§ Work to complete: Reply with one number: the count of lines in the records below that hold "camera".

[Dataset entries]
[Start of Attachment]

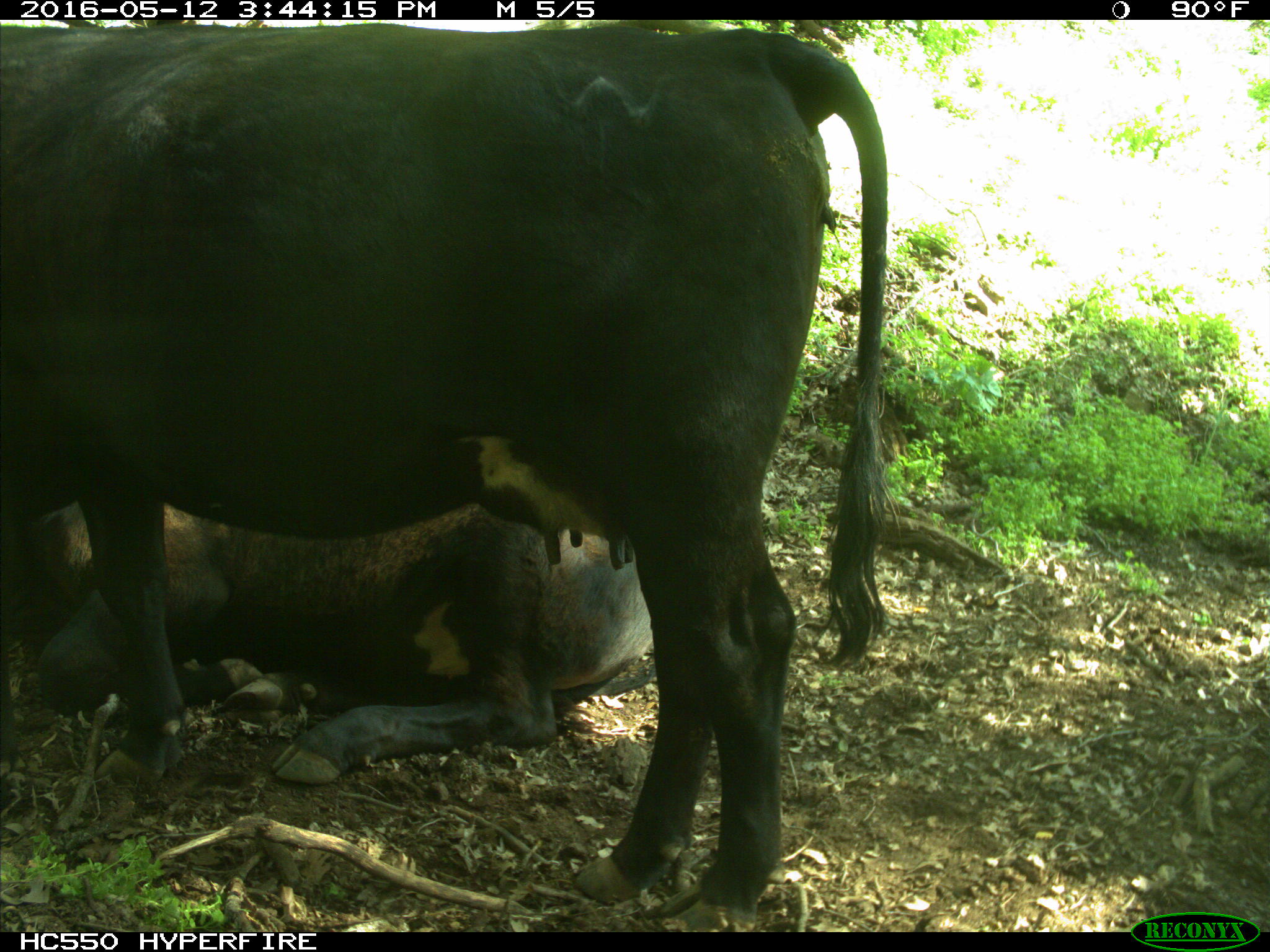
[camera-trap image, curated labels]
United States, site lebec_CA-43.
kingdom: Animalia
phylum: Chordata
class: Mammalia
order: Artiodactyla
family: Bovidae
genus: Bos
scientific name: Bos taurus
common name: domestic cow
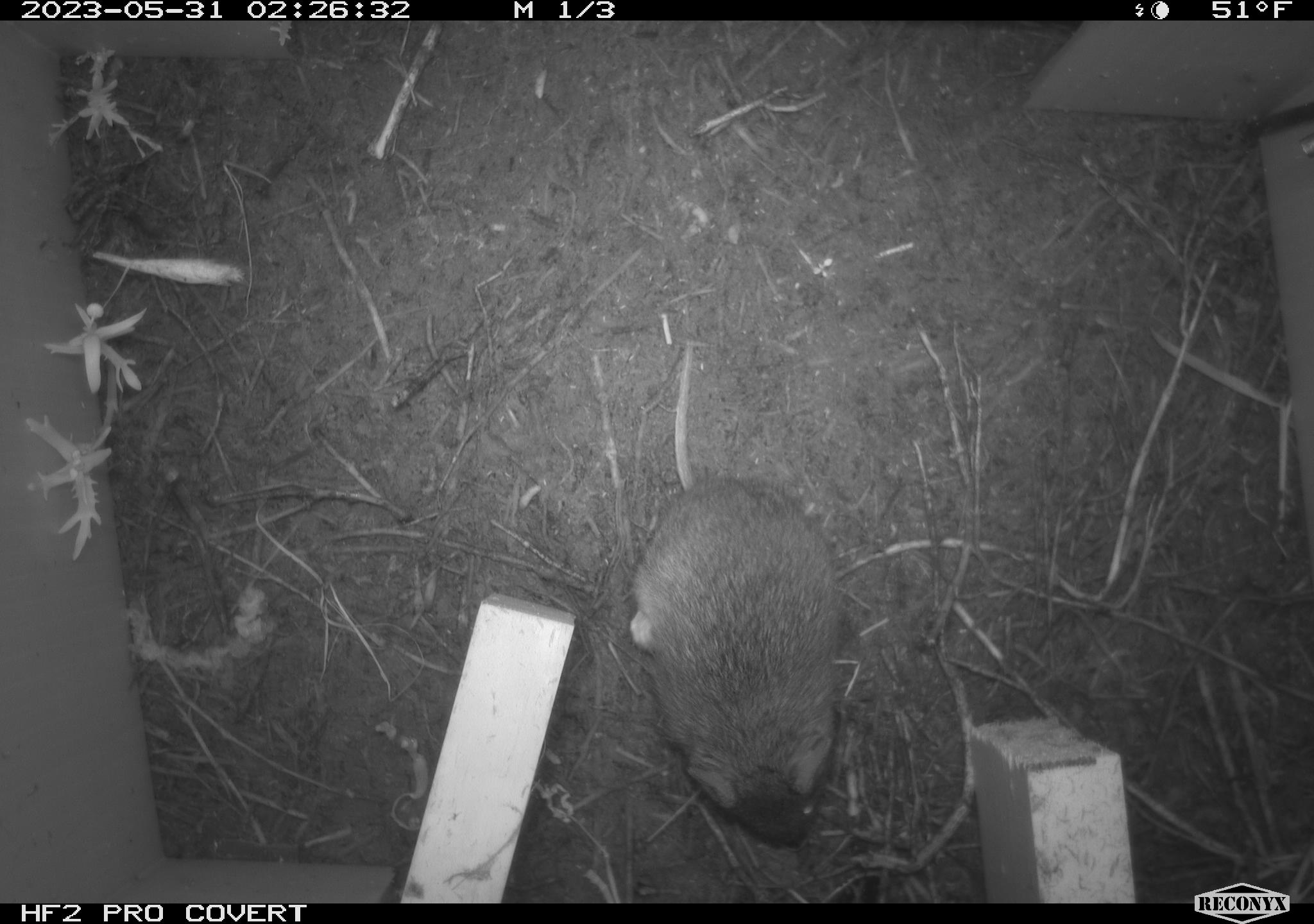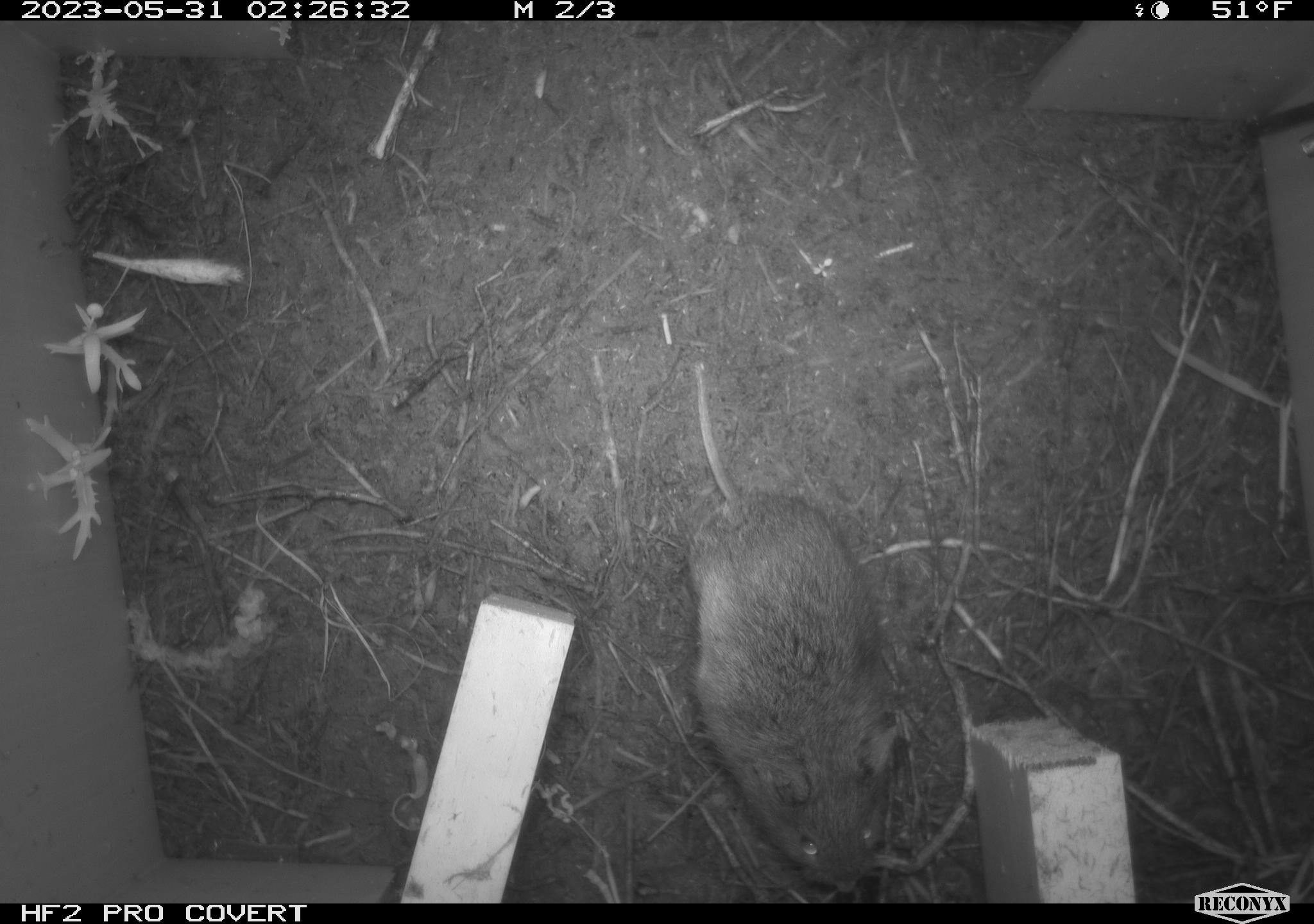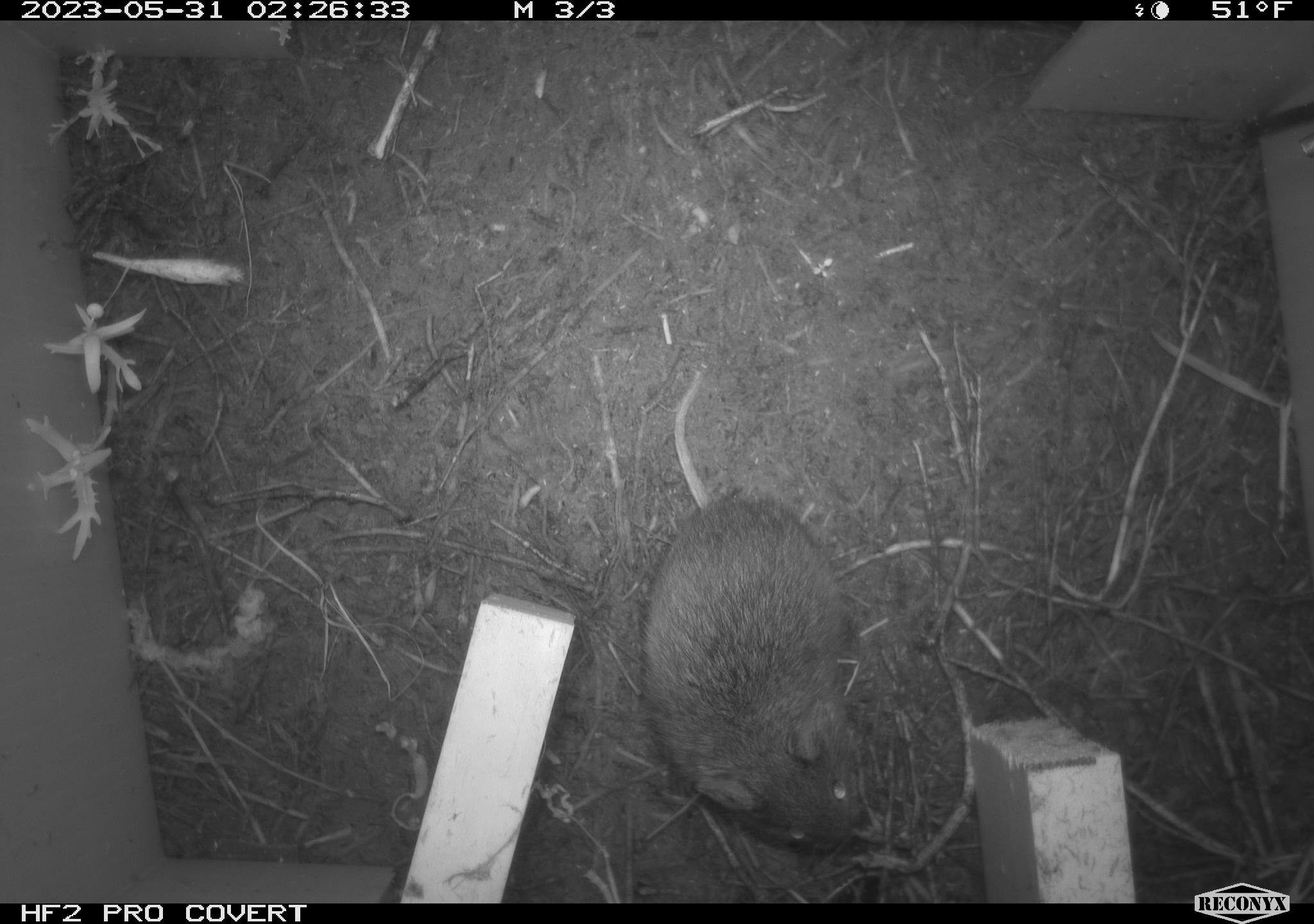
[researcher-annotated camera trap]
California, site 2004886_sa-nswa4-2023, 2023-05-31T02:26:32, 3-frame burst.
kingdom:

[End of Attachment]

§ Answer to the exercise: 2